[[ Page excerpt, beginning ]]

Minister Jonathan Moyo’s threats relate to recent articles in the two papers reporting that President Robert Mugabe had lost a US$ 400-million lawsuit for human rights abuses filed against him in the United States. Both papers quoted sources as saying that because Mugabe did not respond to the suit the plaintiffs won by default. But official U.S. judicial sources told the government newspaper The Herald that there had been no ruling in the case, though Mugabe’s time to respond had expired.

In an interview with the state-owned radio station on October 31, Moyo said that the news of the president’s legal troubles was false and publishing it amounted to willful defamation, a criminal offense punishable by five years in prison under Zimbabwean law. Moyo further stated that the government was reviewing Zimbabwe’s current media laws “to bring to a stop once and for all the kind of journalism typified by the Daily News and the Standard.” Both newspapers have been consistent critics of Mugabe’s government.

[[ Page excerpt, end ]]
[[ Given material, beginning ]]

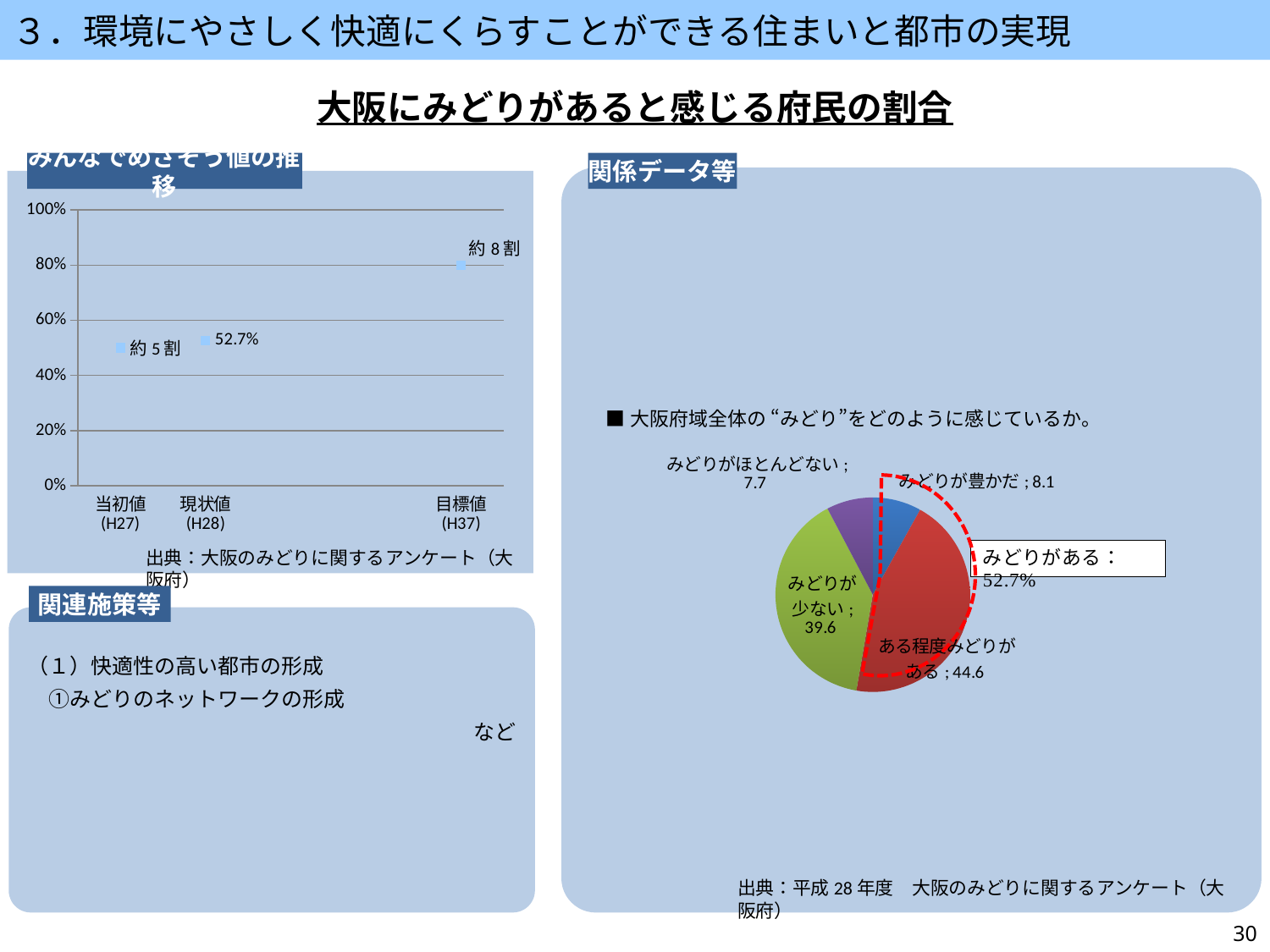
In the pie chart on the right, what is the combined share labelled みどりがある (みどりが豊かだ plus ある程度みどりがある)? 52.7% In the left chart (みんなでめざそう値の推移), do the values rise or fall from 当初値 (H27) to 目標値 (H37)? rise In the left chart (みんなでめざそう値の推移), what label is shown for the 目標値 (H37) point? 約8割 In the pie chart on the right, what is the value for ある程度みどりがある? 44.6 In the pie chart on the right, what is the value for みどりが少ない? 39.6 In the left chart (みんなでめざそう値の推移), how many data points are plotted? 3 In the left chart (みんなでめざそう値の推移), what is the value shown for 現状値 (H28)? 52.7% In the left chart (みんなでめざそう値の推移), is the value for 目標値 (H37) greater or less than 60%? greater In the pie chart on the right, what is the difference between ある程度みどりがある and みどりが少ない? 5.0 In the pie chart on the right, which category has the largest slice? ある程度みどりがある In the pie chart on the right, which category has the smallest slice? みどりがほとんどない In the left chart (みんなでめざそう値の推移), what label is shown for the 当初値 (H27) point? 約5割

[[ Given material, end ]]

Exercise set -
(1) Translate this sentence from the passage on Jonathan Moyo's threats to the two newspapers into Spanish: "Both newspapers have been consistent critics of Mugabe's government."
(2) Pick up the passage on Jonathan Moyo's threats to the two newspapers after its final sentence and carry it forward.

Answer set -
(1) Ambos periódicos han sido críticos constantes del gobierno de Mugabe.

(2)
The lawsuit seeks damages from Mugabe for his alleged role in the violence that preceded parliamentary elections in June, in which more than 30 people died, nearly all of them supporters of the opposition Movement for Democratic Change (MDC). It was filed in Manhattan before Judge Victor Marrero of the United States Disctrict Court for Southern New York by four survivors of the violence. The complaint was served on Mugabe while he was attending the UN Millennium Summit here in September.